Ad ennesima conferma del “pensiero magico” austero che ha assalito i leader dell’Eurozona, citiamo l’elogio della Lettonia, inopinatamente uscito dal vertice artico ospitato nel fine settimana dai finlandesi di Olli Rehn. Durante il quale il giovane premier finlandese Jyrki Katainen ha coniato il fantasmagorico termine growsterity per magnificare le azioni di politica economica del suo paese, che ha tagliato la spesa pubblica offrendo al contempo un aumento dei crediti d’imposta per la ricerca. Se il mondo fossi così semplice, avremmo molte emicranie in meno.

Si diceva della Lettonia, che ha eroicamente mantenuto il peg (cambio agganciato) all’euro, praticando feroci tagli fiscali e deflazione salariale per recuperare competitività, anche per proteggere i creditori che avevano erogato prestiti in valute forti (euro, franchi svizzeri) ai propri residenti. Lo scorso anno il Pil lettone è rimbalzato del 5 per cento, dopo essersi schiantato del 24 per cento nel biennio precedente, però. E così siamo a replicare l'”effetto Argentina”, ma dal versante opposto: quello di un paese che non solo non intende ripudiare il proprio debito, ma sanguina copiosamente per mantenere il cambio fisso con la propria valuta di riferimento, in questo caso l’euro. Al vertice artico di questo weekend, quindi il premier lettone (anch’egli quarantenne come il padrone di casa finnico) è stato accolto come una star e di conseguenza si è sentito in diritto-dovere di dispensare le proprie ricette vincenti. Che però tali non sono.

Oltre alla problematicità di prendere a modello per un’area di mezzo miliardo di persone un piccolo paese di 2 milioni di anime (lo stesso passatempo pare accada negli Usa con il boom petrolifero del piccolo North Dakota, che qualche buontempone ha già elevato a modello nazionale), quello che si omette di segnalare è che la Lettonia, negli ultimi due anni, ha perso un decimo della propria popolazione attiva (centoventimila persone) per emigrazione, una formidabile valvola di sfogo per le economie depresse. Malgrado ciò, il tasso di disoccupazione lettone è oggi all’11,8 per cento, dal massimo del 17,3 per cento di marzo 2010, con un elevato numero di scoraggiati e di lavoratori part-time per impossibilità a trovare occupazione a tempo pieno. Il tutto tacendo, come detto, del buco di Pil reale che persiste tutt’oggi, malgrado il rimbalzo in larga misura “ottico” dello scorso anno.
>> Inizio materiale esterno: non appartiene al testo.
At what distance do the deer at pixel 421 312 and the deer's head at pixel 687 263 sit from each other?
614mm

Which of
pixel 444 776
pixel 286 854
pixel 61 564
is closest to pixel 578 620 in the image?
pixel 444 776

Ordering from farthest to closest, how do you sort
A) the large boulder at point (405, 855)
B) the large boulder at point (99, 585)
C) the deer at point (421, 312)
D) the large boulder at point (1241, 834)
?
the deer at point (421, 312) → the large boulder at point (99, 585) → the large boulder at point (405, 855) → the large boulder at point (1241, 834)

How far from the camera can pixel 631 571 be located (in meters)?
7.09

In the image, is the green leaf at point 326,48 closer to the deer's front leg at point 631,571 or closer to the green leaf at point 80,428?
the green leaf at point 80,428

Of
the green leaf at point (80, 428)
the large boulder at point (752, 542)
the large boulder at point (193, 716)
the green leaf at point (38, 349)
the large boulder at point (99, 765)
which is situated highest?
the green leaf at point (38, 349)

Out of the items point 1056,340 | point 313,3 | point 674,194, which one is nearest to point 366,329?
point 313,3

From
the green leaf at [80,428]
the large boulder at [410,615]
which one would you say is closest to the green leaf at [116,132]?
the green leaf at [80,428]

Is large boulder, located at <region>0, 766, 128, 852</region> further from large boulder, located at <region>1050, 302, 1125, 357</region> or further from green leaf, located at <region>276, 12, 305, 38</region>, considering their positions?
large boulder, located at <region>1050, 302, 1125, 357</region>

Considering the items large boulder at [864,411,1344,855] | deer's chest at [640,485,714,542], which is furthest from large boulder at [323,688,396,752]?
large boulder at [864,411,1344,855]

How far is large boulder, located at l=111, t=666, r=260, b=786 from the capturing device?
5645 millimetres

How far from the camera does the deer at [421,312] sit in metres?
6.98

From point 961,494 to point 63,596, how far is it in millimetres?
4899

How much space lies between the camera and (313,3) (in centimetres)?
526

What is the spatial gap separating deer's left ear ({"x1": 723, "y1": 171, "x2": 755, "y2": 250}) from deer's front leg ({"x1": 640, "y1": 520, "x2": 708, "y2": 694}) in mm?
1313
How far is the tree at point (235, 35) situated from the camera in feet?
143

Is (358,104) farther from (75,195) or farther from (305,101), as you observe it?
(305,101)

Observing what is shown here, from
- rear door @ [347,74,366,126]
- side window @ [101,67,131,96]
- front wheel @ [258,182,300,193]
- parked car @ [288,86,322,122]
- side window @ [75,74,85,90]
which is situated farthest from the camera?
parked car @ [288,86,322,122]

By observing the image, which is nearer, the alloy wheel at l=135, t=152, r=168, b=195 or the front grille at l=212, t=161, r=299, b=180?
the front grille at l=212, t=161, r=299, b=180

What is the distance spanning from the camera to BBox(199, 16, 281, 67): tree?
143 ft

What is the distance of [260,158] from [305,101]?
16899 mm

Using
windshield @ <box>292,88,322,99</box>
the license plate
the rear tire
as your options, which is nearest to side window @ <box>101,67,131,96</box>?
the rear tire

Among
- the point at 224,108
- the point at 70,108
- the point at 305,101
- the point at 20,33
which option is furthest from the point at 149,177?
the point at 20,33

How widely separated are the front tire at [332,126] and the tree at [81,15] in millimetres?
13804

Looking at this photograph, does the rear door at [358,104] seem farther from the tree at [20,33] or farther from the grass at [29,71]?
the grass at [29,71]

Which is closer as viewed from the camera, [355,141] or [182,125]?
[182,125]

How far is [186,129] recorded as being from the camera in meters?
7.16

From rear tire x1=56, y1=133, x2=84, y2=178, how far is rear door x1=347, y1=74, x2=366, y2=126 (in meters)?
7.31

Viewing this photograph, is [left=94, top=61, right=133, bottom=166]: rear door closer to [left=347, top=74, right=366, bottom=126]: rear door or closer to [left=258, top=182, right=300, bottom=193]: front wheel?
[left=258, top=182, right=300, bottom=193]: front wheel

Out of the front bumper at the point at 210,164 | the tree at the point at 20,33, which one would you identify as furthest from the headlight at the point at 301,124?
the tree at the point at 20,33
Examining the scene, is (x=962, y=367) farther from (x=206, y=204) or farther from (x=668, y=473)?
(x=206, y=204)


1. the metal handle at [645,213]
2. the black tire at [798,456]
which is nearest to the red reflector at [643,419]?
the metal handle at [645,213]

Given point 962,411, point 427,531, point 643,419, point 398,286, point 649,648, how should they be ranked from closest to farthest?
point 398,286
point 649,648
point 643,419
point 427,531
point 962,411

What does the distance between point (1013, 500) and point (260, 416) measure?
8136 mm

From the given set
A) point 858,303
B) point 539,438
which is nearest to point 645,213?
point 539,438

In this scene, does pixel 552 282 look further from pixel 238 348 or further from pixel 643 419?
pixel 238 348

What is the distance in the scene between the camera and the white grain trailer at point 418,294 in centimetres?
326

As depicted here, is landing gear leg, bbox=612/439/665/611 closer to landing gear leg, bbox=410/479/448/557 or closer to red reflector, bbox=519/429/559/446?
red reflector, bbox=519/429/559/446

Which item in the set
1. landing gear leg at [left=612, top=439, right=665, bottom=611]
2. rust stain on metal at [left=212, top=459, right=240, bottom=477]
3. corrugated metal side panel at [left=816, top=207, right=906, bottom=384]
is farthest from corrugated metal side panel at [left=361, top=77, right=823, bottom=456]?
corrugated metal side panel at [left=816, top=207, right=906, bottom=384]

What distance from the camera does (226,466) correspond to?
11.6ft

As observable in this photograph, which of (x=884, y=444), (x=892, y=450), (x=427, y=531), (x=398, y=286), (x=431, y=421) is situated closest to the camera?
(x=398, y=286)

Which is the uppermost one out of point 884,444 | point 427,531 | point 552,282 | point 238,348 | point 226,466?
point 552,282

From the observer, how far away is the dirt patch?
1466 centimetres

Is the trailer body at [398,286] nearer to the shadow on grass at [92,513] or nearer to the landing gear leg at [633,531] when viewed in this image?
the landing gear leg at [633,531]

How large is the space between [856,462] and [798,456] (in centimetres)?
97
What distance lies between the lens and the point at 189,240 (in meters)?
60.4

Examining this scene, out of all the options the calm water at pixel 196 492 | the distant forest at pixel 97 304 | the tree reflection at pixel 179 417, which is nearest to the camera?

Ma esiste anche uno studio del think tank statunitense Center for Economic and Policy Research che mostra che la “svolta” lettone si è manifestata grazie a dinamiche che sconfessano la vulgata della “deflazione interna” tanto cara agli euro-falchi. La feroce stretta fiscale ha causato un crollo del gettito, ed alla fine il rapporto deficit-Pil, a fine 2010 era ancora un vistoso 7,5 per cento. Quello che è cambiato realmente è stato uno shock inflazionistico che, in costanza di tassi d’interesse nominali, ha abbattuto i tassi reali e iniettato stimolo nell’economia. Di fatto, quindi, e pur in presenza del peg all’euro, la politica monetaria lettone è divenuta espansiva, riavviando la crescita.

Un successo la “svalutazione interna” della Lettonia, quindi? No, né successo né (soprattutto) svalutazione interna. Ma per la Ue e i suoi Stranamore la missione è compiuta. Ancora una volta, ragionare secondo una logica di “scatola nera” senza analizzare quello che può effettivamente essere successo, si rivela la scorciatoia migliore per non capire.